START Source text
So, I'm picking Pittsburgh/Chicago. Even though Cam Ward has never lost a series and Staal proved he couldn't be shut down. Even though Detroit was 4-2 against this Chicago team in the regular season, and have shown they're not all that impressed by the Hawks' transition game. I'm picking Pittsburgh/Chicago because Gonchar will be taking the ice, Malkin's waking up, Fleury's got larceny on his mind, Detroit looked tired in Game 7 (not a good sign in a series where they'll need their legs) and the Hawks made Luongo look pedestrian. Pittsburgh/Chicago.

Eastern Conference:

Pittsburgh v. Carolina: I have to pick the Penguins. They just came off of an epic 7 game series against the Caps where they dominated the last game. Crosby is on fire, and Fleury may not be amazing right now but he's more than acceptably solid. Right now, this series has two teams that know how to get there, so I think experience is a wash. I just don't know if Carolina has the scoring to win a 6-5 game, which they'll have to do at least twice in this series.
END Source text
START Material shown
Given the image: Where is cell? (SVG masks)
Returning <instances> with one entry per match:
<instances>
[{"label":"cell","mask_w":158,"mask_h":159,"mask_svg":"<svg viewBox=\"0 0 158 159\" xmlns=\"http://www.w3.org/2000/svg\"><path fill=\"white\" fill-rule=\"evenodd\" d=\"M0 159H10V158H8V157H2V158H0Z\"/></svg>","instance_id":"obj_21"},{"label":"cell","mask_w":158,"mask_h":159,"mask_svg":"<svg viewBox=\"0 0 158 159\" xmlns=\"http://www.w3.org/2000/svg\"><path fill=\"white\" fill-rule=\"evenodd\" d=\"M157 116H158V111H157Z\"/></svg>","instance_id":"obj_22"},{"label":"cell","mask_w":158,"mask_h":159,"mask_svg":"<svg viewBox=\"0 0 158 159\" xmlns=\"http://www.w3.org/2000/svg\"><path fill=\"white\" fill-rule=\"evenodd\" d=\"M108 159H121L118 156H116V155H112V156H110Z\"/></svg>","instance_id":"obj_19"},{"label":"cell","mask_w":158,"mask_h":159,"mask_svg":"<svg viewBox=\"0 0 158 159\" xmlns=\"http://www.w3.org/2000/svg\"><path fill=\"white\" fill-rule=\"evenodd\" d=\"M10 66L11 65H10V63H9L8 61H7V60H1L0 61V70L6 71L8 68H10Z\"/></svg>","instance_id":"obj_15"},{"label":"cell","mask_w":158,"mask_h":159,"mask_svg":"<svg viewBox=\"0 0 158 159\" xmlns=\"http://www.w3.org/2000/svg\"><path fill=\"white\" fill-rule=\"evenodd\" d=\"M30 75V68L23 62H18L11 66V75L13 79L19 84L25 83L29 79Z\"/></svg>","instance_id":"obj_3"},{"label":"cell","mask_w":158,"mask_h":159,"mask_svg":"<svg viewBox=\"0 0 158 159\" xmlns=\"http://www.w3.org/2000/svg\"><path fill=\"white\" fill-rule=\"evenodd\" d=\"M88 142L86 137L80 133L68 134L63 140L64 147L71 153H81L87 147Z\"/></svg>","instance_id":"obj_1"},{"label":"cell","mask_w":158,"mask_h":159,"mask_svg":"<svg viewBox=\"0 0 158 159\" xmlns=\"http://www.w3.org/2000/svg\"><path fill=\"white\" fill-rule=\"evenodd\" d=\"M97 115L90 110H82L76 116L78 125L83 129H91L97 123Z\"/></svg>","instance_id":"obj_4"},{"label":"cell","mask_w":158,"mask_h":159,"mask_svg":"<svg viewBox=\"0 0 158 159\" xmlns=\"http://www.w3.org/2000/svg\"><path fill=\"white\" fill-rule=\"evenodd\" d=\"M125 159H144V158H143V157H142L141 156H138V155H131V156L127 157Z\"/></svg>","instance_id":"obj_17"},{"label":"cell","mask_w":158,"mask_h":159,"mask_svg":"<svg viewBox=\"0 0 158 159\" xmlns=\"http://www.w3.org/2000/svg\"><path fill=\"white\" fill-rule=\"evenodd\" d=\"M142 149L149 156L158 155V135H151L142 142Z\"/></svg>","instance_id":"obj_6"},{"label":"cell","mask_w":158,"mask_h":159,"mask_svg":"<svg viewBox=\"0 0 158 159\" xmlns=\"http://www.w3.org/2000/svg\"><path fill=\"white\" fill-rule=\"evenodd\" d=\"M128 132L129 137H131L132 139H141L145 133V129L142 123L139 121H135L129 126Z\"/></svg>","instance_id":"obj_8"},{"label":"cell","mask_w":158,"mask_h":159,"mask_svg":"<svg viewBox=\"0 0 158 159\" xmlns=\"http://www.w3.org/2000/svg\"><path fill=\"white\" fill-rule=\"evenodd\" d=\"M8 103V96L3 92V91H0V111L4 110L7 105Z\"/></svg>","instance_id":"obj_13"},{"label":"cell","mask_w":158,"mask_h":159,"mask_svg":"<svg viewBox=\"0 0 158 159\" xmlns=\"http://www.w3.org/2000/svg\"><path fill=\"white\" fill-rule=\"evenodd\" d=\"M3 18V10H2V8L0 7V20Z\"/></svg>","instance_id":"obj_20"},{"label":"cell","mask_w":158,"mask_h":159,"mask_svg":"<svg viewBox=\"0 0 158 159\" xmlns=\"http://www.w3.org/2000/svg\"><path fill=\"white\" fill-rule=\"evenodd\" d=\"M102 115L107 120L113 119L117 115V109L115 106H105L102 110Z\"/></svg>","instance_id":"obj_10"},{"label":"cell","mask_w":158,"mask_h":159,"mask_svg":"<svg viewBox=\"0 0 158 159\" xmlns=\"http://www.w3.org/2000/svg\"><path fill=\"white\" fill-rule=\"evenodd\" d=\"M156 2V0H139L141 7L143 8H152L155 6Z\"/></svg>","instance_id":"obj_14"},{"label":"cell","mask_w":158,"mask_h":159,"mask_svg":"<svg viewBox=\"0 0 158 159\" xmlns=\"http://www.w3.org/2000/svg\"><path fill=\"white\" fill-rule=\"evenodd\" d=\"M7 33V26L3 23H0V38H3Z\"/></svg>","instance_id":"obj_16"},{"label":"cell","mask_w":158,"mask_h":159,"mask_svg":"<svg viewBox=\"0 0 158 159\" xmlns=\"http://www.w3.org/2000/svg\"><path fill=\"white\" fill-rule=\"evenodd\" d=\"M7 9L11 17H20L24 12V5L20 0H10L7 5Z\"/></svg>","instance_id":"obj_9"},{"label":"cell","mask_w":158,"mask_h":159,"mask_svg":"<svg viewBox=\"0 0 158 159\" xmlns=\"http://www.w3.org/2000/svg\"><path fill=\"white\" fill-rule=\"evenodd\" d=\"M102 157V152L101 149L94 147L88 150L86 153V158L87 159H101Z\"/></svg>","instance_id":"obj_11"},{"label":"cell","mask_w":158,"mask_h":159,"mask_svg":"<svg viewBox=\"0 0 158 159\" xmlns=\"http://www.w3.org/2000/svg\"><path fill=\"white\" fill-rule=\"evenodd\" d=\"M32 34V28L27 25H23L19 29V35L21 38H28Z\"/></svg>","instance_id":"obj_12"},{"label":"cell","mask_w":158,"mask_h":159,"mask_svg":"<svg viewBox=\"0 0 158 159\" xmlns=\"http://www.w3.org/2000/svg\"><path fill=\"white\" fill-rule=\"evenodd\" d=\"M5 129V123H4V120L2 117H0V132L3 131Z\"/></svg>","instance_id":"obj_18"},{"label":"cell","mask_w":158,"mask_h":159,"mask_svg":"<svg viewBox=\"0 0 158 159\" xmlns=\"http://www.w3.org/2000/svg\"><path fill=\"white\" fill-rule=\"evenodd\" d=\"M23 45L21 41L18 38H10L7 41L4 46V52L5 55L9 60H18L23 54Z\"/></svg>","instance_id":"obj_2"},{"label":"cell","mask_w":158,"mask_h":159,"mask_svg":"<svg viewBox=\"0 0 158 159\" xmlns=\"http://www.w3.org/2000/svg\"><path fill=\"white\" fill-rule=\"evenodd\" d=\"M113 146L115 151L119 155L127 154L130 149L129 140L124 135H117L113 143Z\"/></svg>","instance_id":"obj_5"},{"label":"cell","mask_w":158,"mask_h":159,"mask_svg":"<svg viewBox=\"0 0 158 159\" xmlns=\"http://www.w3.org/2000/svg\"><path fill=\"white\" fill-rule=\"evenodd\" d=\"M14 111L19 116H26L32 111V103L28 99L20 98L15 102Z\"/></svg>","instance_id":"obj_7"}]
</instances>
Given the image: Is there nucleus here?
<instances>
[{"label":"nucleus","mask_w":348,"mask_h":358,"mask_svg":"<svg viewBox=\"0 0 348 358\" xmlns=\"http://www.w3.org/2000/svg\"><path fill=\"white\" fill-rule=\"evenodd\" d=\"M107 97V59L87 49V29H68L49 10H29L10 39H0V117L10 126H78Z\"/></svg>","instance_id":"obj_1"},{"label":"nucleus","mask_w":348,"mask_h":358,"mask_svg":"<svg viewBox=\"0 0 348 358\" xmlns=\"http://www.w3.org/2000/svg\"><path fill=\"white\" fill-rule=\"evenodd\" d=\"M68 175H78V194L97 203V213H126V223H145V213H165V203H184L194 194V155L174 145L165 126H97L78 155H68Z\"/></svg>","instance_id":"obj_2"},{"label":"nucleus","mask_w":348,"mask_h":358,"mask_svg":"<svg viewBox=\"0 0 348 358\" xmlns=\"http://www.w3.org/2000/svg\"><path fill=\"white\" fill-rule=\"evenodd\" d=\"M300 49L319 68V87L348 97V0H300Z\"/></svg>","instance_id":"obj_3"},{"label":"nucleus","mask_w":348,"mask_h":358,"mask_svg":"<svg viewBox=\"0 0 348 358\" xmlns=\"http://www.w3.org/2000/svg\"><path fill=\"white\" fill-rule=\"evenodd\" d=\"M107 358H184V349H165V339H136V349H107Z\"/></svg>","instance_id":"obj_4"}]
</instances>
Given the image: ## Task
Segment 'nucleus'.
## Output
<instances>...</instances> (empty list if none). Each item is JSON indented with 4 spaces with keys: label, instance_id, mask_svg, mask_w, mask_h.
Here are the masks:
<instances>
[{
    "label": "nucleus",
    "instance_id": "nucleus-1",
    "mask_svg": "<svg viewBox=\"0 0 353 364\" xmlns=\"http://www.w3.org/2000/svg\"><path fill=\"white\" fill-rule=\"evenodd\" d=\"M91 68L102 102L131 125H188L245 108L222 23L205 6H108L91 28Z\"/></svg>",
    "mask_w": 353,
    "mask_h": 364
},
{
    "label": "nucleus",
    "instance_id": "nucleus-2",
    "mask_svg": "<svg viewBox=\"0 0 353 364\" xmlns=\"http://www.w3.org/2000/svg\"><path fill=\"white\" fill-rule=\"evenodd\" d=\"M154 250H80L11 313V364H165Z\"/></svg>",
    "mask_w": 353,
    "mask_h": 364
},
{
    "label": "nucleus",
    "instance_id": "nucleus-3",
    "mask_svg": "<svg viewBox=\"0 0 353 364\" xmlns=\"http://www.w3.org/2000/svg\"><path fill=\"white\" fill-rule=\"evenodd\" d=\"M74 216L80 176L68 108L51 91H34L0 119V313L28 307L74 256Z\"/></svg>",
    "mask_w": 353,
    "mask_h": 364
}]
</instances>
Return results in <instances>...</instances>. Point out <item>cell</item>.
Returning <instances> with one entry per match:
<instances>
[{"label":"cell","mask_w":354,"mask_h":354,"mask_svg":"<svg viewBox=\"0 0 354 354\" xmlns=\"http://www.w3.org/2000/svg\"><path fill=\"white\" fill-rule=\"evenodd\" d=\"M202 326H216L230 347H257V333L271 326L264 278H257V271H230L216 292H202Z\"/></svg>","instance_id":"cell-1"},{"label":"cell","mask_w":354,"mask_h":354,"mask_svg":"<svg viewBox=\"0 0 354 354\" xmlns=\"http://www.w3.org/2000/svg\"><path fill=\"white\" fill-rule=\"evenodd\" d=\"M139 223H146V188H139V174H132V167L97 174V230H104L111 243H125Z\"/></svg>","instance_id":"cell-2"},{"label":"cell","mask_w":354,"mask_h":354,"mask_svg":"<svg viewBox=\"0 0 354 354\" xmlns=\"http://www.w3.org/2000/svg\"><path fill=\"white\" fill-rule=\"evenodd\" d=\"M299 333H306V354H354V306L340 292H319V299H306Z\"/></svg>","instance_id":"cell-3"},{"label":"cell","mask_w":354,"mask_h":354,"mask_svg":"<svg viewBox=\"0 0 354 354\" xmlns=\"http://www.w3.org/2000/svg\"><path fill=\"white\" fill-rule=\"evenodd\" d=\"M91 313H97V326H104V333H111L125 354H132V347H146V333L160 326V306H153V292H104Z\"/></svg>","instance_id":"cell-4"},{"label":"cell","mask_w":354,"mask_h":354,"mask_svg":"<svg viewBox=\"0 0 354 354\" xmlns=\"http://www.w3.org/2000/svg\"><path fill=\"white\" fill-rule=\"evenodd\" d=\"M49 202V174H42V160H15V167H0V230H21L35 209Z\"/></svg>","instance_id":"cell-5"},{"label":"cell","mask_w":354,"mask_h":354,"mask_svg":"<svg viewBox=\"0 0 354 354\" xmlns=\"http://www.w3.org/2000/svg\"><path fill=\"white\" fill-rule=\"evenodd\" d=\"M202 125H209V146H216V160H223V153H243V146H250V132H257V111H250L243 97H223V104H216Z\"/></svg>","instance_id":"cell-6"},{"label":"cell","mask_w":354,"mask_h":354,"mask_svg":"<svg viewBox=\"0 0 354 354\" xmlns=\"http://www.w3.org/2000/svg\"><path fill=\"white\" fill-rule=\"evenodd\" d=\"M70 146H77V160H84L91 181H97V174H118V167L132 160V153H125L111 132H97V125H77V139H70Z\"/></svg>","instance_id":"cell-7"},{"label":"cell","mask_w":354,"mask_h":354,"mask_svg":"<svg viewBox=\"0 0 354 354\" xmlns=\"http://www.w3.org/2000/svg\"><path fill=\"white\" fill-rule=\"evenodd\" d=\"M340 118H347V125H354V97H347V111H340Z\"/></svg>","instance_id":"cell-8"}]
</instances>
END Material shown
• _Given exercise_: Write out the passage from the hockey playoff picks text between "So, I'm picking" and "look pedestrian. Pittsburgh/Chicago.", inclusive.

• _Response for this exercise_:
So, I'm picking Pittsburgh/Chicago. Even though Cam Ward has never lost a series and Staal proved he couldn't be shut down. Even though Detroit was 4-2 against this Chicago team in the regular season, and have shown they're not all that impressed by the Hawks' transition game. I'm picking Pittsburgh/Chicago because Gonchar will be taking the ice, Malkin's waking up, Fleury's got larceny on his mind, Detroit looked tired in Game 7 (not a good sign in a series where they'll need their legs) and the Hawks made Luongo look pedestrian. Pittsburgh/Chicago.